読後感:田宮俊作『田宮模型の仕事』

模型。これを聞いて何を思い出すだろうか。私は、プラモデルを思い出す。とくに、小学生の頃にいろいろ作成した車なりロボットである。
著者の田宮俊作氏は田宮模型を世界のTAMIYAにまで発展させた人物である。この著書は彼の自叙伝である。

田宮と聞いて思い出すのは、小学生のころはまった「ミニ四駆」である。当時、小学生であるから、ラジコンを買う金がない。だけれども、ラジコンを作り、動かしたいという願望があった。そこで出会ったのがミニ四駆である。小学館から出版されていた「コロコロコミック」に毎月特集が組まれ、これとリンクするようにミニ四駆を作り、走らせた。ただ走らせるだけでなく、改造もした。シャーシに穴をあけ、ボディを軽量化し、スピードを極める。当時、スポンジタイヤなぞないから、オフロード使用のタイヤの突起をニッパーで切って、タイヤの表面をオンロード用にする。モーターを分解し、コイルの巻き数を多くし、パワーを増強した。果てまでは、所有のミニ四駆を同じ色に塗り、軍団を作った。そうして改造した「車」を友人たちと走らせる。学校の校庭、近所の道路、家の中。道さえあればどこでも走らせた。

このミニ四駆は小学校で卒業した。このミニ四駆を再び思い出させたのは、大学2年の時である。大学時代所属していた「学生俥屋」の夏合宿を鈴鹿サーキットで行なうことができ、しかも、サーキットの中で人力車を走らせることができたのである。鈴鹿といえばF1である。時速300KMを超えるスピードで走るF1に魅力を感じていたのも小学生時代の名残であろうか。鈴鹿サーキットで人力車が走るのは史上初だろうし、ミニ四駆もそうそうないだろう(下の写真参照)。

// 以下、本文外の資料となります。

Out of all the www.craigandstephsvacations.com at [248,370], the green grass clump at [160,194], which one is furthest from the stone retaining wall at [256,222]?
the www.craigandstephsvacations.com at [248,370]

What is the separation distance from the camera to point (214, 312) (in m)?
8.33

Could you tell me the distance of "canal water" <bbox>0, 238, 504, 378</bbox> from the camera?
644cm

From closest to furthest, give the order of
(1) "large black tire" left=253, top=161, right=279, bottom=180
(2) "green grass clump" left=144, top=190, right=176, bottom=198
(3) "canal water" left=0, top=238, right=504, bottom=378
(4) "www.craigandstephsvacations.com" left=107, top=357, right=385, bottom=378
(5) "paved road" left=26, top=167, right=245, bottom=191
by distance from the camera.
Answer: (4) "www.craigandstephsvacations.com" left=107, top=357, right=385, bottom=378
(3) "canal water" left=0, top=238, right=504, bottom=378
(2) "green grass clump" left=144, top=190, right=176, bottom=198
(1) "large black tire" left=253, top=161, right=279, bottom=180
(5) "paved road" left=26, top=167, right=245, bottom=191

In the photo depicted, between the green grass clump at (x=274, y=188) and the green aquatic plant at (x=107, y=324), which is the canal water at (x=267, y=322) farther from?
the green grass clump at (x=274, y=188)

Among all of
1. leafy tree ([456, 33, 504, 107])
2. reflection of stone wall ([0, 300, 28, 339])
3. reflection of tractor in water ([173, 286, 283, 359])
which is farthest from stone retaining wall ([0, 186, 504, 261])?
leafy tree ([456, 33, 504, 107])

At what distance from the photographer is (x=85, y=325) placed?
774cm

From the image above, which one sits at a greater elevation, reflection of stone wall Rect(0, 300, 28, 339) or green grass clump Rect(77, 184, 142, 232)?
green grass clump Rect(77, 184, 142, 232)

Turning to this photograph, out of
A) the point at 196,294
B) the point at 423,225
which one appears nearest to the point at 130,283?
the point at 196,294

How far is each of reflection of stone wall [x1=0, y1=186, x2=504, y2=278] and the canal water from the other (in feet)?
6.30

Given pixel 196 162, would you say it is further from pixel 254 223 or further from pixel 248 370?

だいぶ話がずれてしまったが、これほど田宮のミニ四駆は私に影響を与えたといえる。このたかがおもちゃ、されどおもちゃ。おもちゃを超えたものを感じるし、実際著者もおもちゃではないと本書で述べている。

もともと、田宮は戦車などの模型キットを販売する地方の一企業にすぎなかった。戦後直後の模型キットの主流は「木」であり、プラスチックが利用され始めるのは60年代になってからである。プラスチックを模型キットに用いるのは相当な困難があったそうだ。まず、金型がないから、金型職人を探し、依頼し、金型を作る。このプロセスも著者の実体験に基いているので、非常に面白い。

また、田宮のモットーは実物を忠実に再現することにあった。したがって、海外にある実際戦争で使われた戦車の取材のシーンなどは興味深いものがある。模型に対する愛情、情熱がなければこなせない作業である。

田宮模型を世界のTAMIYAにまで成長させた著者のつづる文章は、非常にわかりやすく、臨場観にあふれている。ラジコンのモデルを何にするか、ミニ四駆のモデルをどうするのか。こうした問題も常に、大人だけでなく、子供たちの視点で設計されていることがわかる。プラモデルは世界に誇れる日本の産業であるといえるだろう。幼年時代、プラモデルにはまった読者は是非読まれたい。